- _Information supplied_

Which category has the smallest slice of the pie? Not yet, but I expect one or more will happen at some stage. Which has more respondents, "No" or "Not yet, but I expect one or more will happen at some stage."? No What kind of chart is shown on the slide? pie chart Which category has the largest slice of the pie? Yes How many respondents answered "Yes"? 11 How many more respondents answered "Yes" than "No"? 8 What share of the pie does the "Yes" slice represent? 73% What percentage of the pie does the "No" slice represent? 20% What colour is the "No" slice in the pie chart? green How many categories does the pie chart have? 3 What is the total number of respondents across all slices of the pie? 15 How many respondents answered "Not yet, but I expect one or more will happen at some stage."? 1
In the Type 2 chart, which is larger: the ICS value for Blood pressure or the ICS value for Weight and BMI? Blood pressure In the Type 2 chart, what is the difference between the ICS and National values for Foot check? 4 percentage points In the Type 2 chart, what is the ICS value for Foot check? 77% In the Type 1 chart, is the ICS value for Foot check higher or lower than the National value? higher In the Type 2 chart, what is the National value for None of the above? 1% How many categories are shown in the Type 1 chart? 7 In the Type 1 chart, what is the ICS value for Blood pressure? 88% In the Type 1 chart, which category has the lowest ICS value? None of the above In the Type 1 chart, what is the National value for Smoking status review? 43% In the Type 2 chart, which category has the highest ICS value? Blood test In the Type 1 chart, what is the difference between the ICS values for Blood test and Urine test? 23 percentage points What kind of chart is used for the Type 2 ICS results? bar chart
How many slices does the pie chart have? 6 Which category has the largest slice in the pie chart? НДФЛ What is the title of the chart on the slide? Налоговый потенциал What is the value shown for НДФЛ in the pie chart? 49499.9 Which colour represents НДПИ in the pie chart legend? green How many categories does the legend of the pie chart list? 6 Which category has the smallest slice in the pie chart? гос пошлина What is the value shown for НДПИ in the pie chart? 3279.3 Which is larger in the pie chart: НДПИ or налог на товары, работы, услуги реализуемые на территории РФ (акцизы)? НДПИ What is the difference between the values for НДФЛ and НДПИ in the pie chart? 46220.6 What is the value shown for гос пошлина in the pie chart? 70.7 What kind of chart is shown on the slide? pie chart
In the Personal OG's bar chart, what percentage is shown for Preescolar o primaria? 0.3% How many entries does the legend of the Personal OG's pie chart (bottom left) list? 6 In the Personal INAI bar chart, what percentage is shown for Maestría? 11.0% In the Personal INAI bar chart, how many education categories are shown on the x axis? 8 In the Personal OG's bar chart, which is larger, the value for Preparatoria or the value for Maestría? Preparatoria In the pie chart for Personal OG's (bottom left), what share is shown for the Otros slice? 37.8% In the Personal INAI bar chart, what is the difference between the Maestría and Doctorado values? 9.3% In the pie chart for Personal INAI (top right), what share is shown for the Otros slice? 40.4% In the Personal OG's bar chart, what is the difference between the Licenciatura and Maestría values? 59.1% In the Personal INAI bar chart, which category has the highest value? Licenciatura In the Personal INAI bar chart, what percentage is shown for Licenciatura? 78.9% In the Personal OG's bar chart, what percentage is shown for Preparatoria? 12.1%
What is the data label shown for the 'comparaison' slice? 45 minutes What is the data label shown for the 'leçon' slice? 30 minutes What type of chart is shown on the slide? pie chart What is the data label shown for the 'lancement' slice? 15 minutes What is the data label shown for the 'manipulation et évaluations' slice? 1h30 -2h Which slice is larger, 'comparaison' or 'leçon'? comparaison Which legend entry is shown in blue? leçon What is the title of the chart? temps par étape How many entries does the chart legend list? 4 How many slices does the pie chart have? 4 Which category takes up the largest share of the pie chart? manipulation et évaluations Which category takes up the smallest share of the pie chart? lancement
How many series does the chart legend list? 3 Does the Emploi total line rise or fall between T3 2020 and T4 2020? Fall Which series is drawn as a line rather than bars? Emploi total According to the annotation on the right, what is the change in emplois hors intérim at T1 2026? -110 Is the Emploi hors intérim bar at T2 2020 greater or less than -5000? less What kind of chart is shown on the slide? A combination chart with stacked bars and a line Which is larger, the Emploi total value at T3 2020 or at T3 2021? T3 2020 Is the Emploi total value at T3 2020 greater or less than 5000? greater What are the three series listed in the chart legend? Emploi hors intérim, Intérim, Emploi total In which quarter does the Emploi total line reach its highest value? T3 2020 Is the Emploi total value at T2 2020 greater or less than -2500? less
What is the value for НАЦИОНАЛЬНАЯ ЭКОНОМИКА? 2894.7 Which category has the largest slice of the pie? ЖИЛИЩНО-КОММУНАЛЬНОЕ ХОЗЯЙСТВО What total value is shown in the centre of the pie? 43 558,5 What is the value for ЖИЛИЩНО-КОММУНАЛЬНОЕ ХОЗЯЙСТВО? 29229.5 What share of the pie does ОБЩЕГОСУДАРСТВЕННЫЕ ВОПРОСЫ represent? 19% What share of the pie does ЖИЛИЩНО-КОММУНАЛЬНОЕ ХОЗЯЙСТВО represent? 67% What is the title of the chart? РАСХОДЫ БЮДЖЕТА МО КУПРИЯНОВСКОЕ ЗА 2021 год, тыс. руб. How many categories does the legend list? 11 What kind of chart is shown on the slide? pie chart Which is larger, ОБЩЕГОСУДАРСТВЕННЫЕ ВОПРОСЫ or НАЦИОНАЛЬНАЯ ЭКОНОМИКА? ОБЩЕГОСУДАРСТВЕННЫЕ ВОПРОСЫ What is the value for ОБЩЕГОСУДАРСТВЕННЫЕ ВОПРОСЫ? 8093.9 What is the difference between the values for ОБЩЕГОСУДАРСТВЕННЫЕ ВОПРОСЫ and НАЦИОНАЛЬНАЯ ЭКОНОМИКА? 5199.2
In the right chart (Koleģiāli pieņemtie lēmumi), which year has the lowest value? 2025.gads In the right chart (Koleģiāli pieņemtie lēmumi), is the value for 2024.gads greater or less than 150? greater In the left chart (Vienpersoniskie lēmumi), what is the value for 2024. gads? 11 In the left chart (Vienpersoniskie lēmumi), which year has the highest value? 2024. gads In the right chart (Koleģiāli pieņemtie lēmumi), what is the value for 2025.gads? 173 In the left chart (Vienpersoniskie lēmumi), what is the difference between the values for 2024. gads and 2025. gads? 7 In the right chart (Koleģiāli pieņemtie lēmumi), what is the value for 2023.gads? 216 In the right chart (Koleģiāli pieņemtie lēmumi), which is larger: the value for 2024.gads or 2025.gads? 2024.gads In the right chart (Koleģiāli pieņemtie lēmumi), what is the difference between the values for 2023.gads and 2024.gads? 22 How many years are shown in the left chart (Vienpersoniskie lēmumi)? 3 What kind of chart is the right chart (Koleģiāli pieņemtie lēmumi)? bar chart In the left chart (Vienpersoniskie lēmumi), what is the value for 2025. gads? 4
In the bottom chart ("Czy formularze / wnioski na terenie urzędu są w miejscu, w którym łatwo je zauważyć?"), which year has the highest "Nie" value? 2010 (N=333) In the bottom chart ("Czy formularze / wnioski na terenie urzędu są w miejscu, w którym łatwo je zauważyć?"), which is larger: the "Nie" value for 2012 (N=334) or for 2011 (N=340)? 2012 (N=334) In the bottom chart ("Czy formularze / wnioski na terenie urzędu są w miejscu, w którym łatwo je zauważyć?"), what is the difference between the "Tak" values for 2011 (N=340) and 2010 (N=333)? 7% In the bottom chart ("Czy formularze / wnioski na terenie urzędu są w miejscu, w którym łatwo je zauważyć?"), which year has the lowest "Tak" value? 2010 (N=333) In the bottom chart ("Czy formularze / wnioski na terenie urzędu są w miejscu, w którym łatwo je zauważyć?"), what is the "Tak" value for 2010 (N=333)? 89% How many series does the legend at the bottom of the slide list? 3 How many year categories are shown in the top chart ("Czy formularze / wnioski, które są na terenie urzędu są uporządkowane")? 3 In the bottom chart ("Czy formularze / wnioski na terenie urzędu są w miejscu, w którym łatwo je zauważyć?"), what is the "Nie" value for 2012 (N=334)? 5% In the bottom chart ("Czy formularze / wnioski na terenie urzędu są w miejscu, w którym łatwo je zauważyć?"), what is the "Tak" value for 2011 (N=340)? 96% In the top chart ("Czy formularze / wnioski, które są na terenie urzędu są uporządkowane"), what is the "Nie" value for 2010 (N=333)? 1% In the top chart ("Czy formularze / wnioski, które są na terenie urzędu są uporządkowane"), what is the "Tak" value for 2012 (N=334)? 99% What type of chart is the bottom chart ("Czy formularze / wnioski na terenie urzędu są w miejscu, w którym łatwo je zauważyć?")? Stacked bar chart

- _Exercise_
How many lines in the records above contain the string "hors"? Reply with the number only.

- _Problem solution_
1